Now being 145 pounds at 6 feet tall is quite skinny. But I was still unsatisfied with my body. I felt fat and felt like my clothes didn’t fit. I felt that since losing weight has helped me look more attractive, losing more weight would make me even more attractive. How wrong I was. Over the course of the next few months, I dropped another 25 pounds, reaching my all-time low weight of 120 pounds. I was a walking, talking skeleton.
As I was losing weight, I got a barrage of different comments from people. They ranged from showing praise to calling me anorexic. Looking back on it, I probably did look pretty anorexic. I wouldn’t eat much food during the day and was quite skinny. But most people use the word anorexic to describe appearance. And anorexia is described as a mental disorder. Sure I was skinny, I didn’t truly have anorexia, right?
When Enough is Enough
Now you’re probably wondering about what my relationship with food was like, and to be honest, it was not good. I was scared to eat any food that I hadn’t meticulously weighed and counted. Food was constantly on my mind. Worry is the leading cause of stress, and by god was I stressed as heck. Life to me sucked, and I would be lying if I said I didn’t contemplate death a few times. I wanted to rid myself of the torture that was food and change the lifestyle and weight management plan I thought I had.
Finally, I decided that enough was enough. I started to go to my school’s gym and began to lift. I walked into the gym on Day 1, sat down on the bench press, and failed to press the bar for 5 reps. So this is where it starts. I kept on trying in the gym, doing various types of lifts. But nothing would work for me.
After 3 months I had made literally no progress whatsoever. I was even more depressed than before. My friends kept making muscle gains while I stayed skinny, and it ticked me off. I knew deep down that the issue was my eating habits. I had been reluctant to admit it, but I soon had to face the facts. I had anorexia. I was not eating enough at all. I struggled to eat 1500 calories a day, well below what a teenage boy should eat, and got scared when I ate more.
Fight it Myself
Instead of seeking treatment, like any normal person would do, I decided to fight it myself. I reluctantly increased my caloric intake and began to eat some of the foods I had been so scared of in the past. Over the next 2 months, I gained nearly 15 pounds, getting back up to 145 pounds. I had finally begun to feel good about my body. But the job was not done yet.
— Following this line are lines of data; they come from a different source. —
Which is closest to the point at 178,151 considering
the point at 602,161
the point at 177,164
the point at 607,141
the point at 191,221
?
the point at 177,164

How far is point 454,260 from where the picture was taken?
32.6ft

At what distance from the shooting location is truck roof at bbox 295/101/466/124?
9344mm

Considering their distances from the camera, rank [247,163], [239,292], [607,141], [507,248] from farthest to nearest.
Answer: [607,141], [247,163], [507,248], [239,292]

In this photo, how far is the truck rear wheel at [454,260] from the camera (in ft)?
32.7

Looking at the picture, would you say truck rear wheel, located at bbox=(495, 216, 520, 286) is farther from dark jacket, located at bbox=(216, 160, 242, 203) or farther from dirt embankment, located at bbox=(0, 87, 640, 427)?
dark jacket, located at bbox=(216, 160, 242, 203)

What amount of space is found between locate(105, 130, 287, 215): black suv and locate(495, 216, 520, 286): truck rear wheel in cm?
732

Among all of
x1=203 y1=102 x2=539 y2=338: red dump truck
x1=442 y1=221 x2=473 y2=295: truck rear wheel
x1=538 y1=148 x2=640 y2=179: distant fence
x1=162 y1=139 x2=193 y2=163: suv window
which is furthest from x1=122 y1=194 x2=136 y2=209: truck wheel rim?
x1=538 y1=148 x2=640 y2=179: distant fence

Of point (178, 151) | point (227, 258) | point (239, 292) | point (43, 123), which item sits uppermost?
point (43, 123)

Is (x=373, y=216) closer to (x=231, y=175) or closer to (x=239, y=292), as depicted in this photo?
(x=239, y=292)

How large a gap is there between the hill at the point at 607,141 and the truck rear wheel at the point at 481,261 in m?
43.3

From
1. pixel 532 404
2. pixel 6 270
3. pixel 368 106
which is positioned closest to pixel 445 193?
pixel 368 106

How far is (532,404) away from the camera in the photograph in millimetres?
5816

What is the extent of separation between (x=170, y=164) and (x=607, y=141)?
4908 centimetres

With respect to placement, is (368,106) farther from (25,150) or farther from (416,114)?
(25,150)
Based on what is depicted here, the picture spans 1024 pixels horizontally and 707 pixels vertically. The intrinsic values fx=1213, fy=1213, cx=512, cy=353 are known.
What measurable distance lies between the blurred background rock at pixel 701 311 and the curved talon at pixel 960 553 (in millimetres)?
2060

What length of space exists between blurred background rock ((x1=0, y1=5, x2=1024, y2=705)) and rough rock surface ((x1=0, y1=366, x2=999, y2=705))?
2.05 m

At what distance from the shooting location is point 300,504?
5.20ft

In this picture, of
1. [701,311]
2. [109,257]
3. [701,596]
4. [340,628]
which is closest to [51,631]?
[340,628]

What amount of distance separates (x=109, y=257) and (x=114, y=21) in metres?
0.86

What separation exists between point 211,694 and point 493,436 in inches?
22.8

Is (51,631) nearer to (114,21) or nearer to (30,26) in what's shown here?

I had gained a new desire. A desire to gain muscle. I wanted to do everything I could possibly do to gain muscle mass. And so I did it. I started following a lifting program and began to eat more. And by the end of the summer, I was 160 pounds of muscle. It’s been 8 or so months since then, and I’ve since gained another 15 or so pounds of muscle.
My relationship with food has improved dramatically. I’m not scared to eat! Crazy, right? Hey, accomplishment is in the eye of the beholder. I’m happier than I’ve ever been. It’s great when you look in the mirror and don’t immediately turn away. For the past 2 years I’ve been so self-conscious about my appearance, and now I’ve finally done myself of it.
Lifestyle and Weight Management Continuation
Two years ago I couldn’t imagine myself looking the way I do now. And I still have so much left to strive for. It’s kind of cool how life just has so much to offer. And by god am I going to take advantage of life, and improve every damn thing I can. Because I’ll never be perfect, but it doesn’t hurt to try.